• tl;dr sec
  • Posts
  • [tl;dr sec] #112 - re:Invent, Python Security, Cloud Service Provider Mistakes

[tl;dr sec] #112 - re:Invent, Python Security, Cloud Service Provider Mistakes

Round-up articles about re:Invent, examining Python package security, Scott Piper's repo of AWS, GCP, and Azure mistakes and vulnerabilities.

Hey there,

I hope you’ve been doing well!

Academic Humor

I gained a lot from my time in grad school. Like how raw ore gains a lot from being melted down in a kiln at ~1,800 degrees, molded, and struck repeatedly with a hammer until it’s strong.

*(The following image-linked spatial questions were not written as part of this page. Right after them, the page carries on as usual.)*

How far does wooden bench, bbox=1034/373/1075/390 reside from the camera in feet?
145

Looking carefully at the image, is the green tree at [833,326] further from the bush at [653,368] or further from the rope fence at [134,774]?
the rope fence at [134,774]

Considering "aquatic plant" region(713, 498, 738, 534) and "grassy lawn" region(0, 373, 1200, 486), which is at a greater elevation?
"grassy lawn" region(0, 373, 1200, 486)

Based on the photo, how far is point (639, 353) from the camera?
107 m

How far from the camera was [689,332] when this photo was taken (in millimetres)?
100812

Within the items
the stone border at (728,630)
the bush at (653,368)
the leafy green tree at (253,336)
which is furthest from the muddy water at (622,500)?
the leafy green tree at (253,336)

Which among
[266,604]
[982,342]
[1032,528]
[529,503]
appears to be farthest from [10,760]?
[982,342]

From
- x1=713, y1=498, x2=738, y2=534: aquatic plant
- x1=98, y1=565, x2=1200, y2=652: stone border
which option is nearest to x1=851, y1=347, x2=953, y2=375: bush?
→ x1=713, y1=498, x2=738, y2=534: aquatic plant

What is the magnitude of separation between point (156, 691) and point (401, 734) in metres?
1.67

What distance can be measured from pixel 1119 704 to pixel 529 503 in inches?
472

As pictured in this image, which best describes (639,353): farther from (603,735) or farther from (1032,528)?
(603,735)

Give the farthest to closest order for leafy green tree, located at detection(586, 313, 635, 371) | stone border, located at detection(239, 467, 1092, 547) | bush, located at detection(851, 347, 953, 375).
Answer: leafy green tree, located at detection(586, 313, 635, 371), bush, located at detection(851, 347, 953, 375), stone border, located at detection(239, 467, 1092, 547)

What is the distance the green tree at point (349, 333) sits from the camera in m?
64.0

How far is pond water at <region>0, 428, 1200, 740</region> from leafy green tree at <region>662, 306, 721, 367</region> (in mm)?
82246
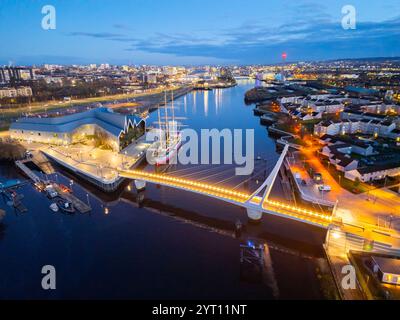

Periodically I come across some humor about academia that gives me a chuckle. I recently stumbled across this Associate Deans Twitter account that’s pretty good:

And I couldn’t help but laugh out loud at this brutal GIF.

If you have any good academia jokes or memes, feel free to send ‘em my way!

🧪 Experimental Results

Some results from my experiments last week.

Table of Contents
Some people preferred I cut it, some didn’t care, but more people wanted it to stay.

Interestingly, the people who wanted it to stay tended to be CISOs, Directors or VPs of Security, or other senior security leaders. I hypothesize this is because they tend to be very busy, so they want to be able to quickly pick out the parts that are most relevant.

Big shout-out to Caleb Sima, who advised me early on to include it.

Sponsors
Despite the fact that I was sweating bullets before sending the last email, nobody flamed me for having a secondary sponsor. In fact, several people reached out and encouraged me to keep it 🤷

A flood of companies kindly expressed interest (thanks so much!), and in probably the next week or two, tl;dr sec will be about half sold out for 2022 🤯

Relatedly, bringing on someone to run sales for tl;dr sec is potentially the best thing I’ve ever done. This way I get to focus on what I love: nerding out over great security work.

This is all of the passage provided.